WRITTEN REQUEST:
Duplicate the lines of the listing without alteration, starting with the line containing "Of the options given as" and continuing through the end of the listing.

Spatial reasoning question listing:
........
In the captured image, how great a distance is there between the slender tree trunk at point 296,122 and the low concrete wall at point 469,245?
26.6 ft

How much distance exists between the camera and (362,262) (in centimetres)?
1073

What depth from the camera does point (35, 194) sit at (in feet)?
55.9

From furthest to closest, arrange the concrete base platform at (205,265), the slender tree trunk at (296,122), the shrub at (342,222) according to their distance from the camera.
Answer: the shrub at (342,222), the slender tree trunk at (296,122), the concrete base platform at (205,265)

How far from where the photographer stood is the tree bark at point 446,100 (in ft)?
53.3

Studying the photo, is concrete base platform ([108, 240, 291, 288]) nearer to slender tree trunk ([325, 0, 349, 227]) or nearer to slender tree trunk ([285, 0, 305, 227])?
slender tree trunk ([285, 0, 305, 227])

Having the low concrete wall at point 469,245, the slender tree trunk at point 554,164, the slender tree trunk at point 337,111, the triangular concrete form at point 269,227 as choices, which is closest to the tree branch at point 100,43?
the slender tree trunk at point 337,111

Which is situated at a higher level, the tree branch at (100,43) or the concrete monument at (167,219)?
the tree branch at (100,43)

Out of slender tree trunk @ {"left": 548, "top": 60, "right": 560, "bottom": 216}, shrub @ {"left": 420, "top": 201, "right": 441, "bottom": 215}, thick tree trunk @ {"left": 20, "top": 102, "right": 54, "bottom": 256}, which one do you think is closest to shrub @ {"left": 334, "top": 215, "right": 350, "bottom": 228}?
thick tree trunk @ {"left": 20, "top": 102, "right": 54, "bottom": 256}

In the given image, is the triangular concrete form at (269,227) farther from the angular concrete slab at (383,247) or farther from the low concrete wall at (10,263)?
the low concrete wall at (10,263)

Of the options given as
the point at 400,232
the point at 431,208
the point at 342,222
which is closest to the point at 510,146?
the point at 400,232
........
RESULT:
Of the options given as
the point at 400,232
the point at 431,208
the point at 342,222
which is closest to the point at 510,146?
the point at 400,232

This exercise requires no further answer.